Now, let me tell you about Dr. Richard C. Schwartz, PhD., the creator of Internal Family Systems therapy (IFS). Richard Schwartz, or Dick as he is often called, has worked with Mark Schwartz and Lori Galperin for 20 years or more, co-authoring academic articles, training other therapists, producing webinars, and offering workshops to the public. Multiple former Castlewood Treatment Center patients reported that Dick would often “sit in” on their individual therapy sessions with Mark Schwartz without explanation. Dick has denied treating any patients while at Castlewood in 2011 & 2012. However, Dick Schwartz is featured in an expensive-looking, glossy, 36-page brochure for Castlewood Treatment Center, as a clinical consultant. Now, clients have the right to confidentiality and an explanation of its limits, including how interdisciplinary professionals are involved in their treatment plan. So, either Dick Schwartz was part of the treatment team at Castlewood and lied about treating patients there, or he violated the ethics of his profession. I don’t think it is possible to have it both ways.
As its creator, Dick Schwartz pushes IFS certification at mental health care workers for prices starting at $3,400 for Level 1, $2,500 Level 2 & $1,500 for Level 3. The core ideology of Internal Family Systems is; “it is in the nature of the mind to be subdivided into multiple parts or sub-personalities.” Some of the parts are further described as “Raging Firefighters” that flare into fury when threatened, “Exiles” represent psychological trauma, and “Family Members” that can have fantasies, preferences, and emotions. IFS training modules teach therapists to ask leading questions like: Does your inner critic have a shape? A name? An age? What are they dressed like? If you were to draw a picture of it, what would it look like? Therapists are taught to prompt patients to provide more and more details about parts and situations, often traumatic, related to their parts throughout “treatment.”

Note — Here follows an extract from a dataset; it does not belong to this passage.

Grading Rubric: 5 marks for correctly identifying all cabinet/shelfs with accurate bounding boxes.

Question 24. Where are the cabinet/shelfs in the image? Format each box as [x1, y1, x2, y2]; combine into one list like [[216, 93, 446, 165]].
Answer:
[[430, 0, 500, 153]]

In my opinion, IFS therapy has lead to misdiagnosing patients with Dissociative Identity Disorder (DID) and the development of false memories of sexual abuse. Many patients from Alsana/Castlewood have been told they have DID while their actual medical records do not include that official diagnosis, even though the 10-bed facility runs a weekly support group for patients with DID. Since the lawsuits, Alsana and Harmony Place Monterey seems to shy away from using the term officially. Although both treatment centers still promote IFS therapy. Parents and family members of some IFS patients were falsely accused of heinous crimes and needlessly forced to pay exorbitant legal fees to defend themselves as the result of Internal Family Systems therapy gone awry. Dick Schwartz claims to be dismayed by what he calls a "misuse of his therapy model at Castlewood Treatment Centers." Yet, he continued to partner with Mark Schwartz & Lori Galperin on many projects as recently as 2019 at Harmony Place Monterey without any genuine remorse or repercussions.
Anyone considering therapy that involves any one of these three should contemplate the risk they are taking very seriously. The results could be as catastrophic as my families’ experience with them. Castlewood Victims Unite provides support and advocacy to anyone who has been harmed by Mark Schwartz, Lori Galperin, or Dick Schwartz.